━━━━━ Data shown ━━━━━

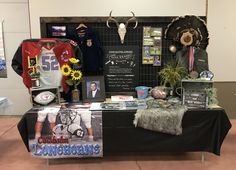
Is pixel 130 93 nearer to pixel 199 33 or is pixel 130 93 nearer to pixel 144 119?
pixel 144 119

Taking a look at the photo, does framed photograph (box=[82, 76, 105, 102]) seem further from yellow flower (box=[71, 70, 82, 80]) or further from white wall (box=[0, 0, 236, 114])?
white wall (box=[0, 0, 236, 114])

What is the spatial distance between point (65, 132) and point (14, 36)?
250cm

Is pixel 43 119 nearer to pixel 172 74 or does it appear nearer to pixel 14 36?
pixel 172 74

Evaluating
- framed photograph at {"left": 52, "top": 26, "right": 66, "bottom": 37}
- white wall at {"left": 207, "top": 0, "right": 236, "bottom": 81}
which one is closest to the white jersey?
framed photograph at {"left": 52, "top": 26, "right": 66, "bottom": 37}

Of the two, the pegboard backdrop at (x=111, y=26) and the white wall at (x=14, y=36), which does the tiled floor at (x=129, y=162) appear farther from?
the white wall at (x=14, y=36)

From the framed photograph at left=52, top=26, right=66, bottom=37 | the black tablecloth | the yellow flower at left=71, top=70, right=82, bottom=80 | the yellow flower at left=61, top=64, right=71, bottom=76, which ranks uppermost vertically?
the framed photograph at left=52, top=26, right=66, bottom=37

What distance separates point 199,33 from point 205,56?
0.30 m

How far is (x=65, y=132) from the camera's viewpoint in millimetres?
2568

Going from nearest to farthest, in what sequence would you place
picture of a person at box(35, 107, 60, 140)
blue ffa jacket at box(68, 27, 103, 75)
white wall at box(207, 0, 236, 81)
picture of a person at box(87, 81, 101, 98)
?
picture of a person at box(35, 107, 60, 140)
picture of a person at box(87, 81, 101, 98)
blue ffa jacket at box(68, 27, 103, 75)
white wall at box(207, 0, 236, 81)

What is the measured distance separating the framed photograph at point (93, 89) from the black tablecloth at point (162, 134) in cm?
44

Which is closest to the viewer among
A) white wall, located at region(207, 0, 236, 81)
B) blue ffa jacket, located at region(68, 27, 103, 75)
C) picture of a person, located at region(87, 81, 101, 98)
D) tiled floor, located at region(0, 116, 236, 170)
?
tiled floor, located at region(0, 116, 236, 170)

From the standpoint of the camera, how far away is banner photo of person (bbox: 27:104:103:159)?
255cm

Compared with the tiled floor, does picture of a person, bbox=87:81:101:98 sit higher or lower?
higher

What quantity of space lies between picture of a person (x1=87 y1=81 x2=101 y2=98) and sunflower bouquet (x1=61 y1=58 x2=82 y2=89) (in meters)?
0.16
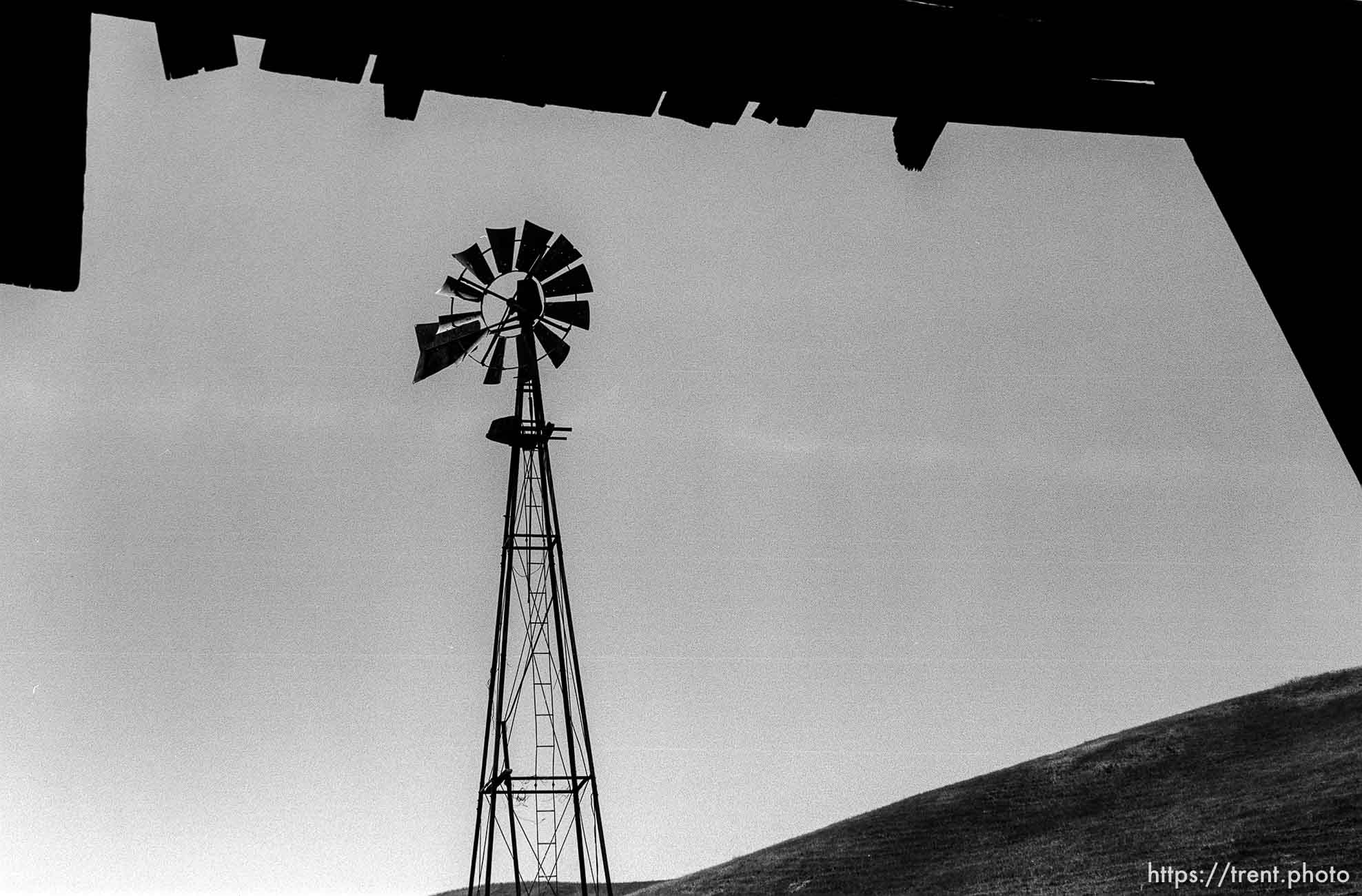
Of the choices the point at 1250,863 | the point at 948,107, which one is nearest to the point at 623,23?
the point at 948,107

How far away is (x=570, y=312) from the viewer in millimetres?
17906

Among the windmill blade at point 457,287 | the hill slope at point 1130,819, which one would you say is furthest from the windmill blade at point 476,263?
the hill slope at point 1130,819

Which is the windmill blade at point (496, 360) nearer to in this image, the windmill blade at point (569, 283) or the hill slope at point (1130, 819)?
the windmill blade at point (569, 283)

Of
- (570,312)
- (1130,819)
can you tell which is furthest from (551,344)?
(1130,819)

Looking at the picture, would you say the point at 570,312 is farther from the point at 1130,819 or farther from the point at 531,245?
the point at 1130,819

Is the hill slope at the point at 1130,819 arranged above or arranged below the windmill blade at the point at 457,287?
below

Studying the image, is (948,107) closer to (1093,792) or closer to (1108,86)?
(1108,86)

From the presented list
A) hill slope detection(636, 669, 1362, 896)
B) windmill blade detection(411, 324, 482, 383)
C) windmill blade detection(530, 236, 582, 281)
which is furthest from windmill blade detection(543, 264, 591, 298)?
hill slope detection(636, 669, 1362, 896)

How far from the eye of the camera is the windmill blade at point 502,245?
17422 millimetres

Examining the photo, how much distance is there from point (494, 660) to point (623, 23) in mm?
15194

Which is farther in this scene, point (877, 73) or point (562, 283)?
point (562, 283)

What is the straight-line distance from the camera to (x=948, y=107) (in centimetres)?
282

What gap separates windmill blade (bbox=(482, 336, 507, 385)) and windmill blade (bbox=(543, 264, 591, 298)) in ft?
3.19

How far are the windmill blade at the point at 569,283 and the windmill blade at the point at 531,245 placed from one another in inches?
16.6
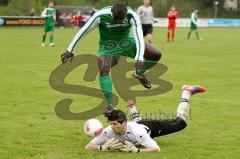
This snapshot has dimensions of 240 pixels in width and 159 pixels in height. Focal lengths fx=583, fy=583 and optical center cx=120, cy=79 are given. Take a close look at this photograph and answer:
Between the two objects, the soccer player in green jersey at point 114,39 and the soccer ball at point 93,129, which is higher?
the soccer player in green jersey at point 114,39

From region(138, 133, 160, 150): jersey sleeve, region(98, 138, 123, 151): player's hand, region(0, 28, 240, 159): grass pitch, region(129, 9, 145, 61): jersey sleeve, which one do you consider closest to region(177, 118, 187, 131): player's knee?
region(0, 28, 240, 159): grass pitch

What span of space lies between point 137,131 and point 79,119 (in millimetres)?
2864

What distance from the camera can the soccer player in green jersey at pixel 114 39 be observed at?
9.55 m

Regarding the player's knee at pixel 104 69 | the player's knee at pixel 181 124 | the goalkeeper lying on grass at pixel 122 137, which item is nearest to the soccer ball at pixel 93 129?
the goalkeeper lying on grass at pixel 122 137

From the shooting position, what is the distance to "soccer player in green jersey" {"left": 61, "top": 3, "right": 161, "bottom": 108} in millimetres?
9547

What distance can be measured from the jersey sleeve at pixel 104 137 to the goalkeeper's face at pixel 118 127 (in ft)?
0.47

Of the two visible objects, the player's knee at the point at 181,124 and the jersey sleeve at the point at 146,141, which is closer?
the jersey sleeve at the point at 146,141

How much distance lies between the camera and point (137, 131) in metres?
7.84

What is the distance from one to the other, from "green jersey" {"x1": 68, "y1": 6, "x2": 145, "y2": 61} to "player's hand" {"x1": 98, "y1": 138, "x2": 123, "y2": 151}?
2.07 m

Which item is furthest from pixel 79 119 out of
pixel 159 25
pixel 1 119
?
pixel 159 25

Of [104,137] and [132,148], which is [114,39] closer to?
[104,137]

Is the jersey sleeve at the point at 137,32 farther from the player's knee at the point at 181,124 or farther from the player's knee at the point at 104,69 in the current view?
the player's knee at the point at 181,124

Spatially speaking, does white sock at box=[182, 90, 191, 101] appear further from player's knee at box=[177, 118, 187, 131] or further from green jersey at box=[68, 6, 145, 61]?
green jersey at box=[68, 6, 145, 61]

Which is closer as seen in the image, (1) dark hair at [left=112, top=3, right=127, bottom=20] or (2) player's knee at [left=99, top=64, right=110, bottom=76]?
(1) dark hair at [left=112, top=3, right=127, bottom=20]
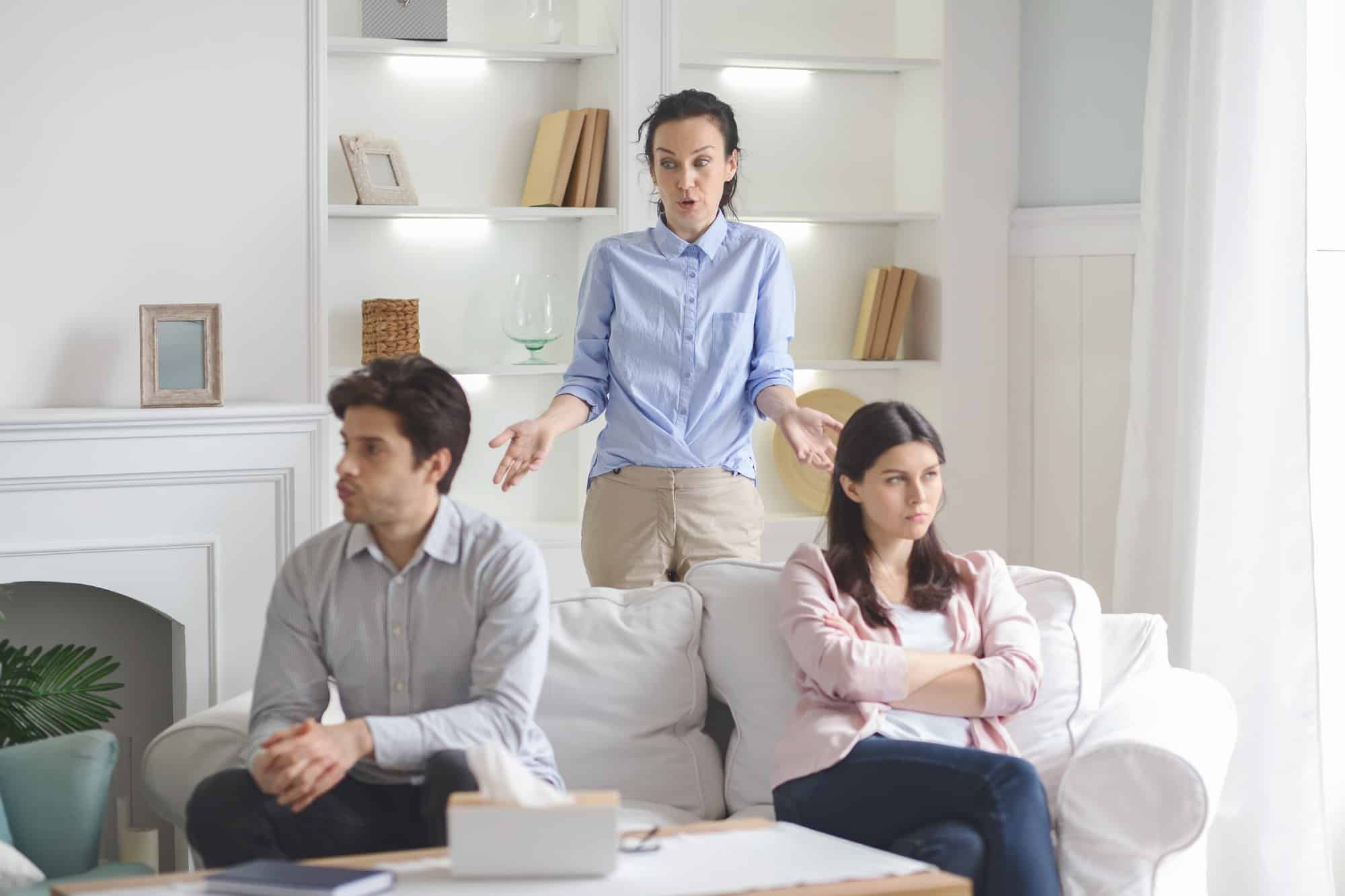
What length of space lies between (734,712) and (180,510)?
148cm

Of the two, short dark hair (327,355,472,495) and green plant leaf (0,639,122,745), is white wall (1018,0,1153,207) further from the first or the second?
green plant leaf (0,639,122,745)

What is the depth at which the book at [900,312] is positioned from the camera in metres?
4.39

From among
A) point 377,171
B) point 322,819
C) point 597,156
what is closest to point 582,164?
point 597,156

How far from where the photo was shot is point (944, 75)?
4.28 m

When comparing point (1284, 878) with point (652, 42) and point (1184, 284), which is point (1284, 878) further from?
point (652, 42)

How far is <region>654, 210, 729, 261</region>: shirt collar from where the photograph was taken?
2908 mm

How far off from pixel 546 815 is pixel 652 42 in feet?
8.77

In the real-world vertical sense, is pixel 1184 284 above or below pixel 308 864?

━━━━━

## What is expected:
Lay out the listing as a Markdown table, starting at the line containing "How far from where" and ending at the last line of the listing, with both ends included and blank lines left out. Use the column names Row and Line.

## Solution to this problem:
| Row | Line |
|---|---|
| 1 | How far from where the photo was shot is point (944, 75)? |
| 2 | 4.28 m |
| 3 | When comparing point (1284, 878) with point (652, 42) and point (1184, 284), which is point (1284, 878) further from? |
| 4 | point (652, 42) |
| 5 | How far is <region>654, 210, 729, 261</region>: shirt collar from where the photograph was taken? |
| 6 | 2908 mm |
| 7 | How far off from pixel 546 815 is pixel 652 42 in feet? |
| 8 | 8.77 |
| 9 | In the real-world vertical sense, is pixel 1184 284 above or below pixel 308 864? |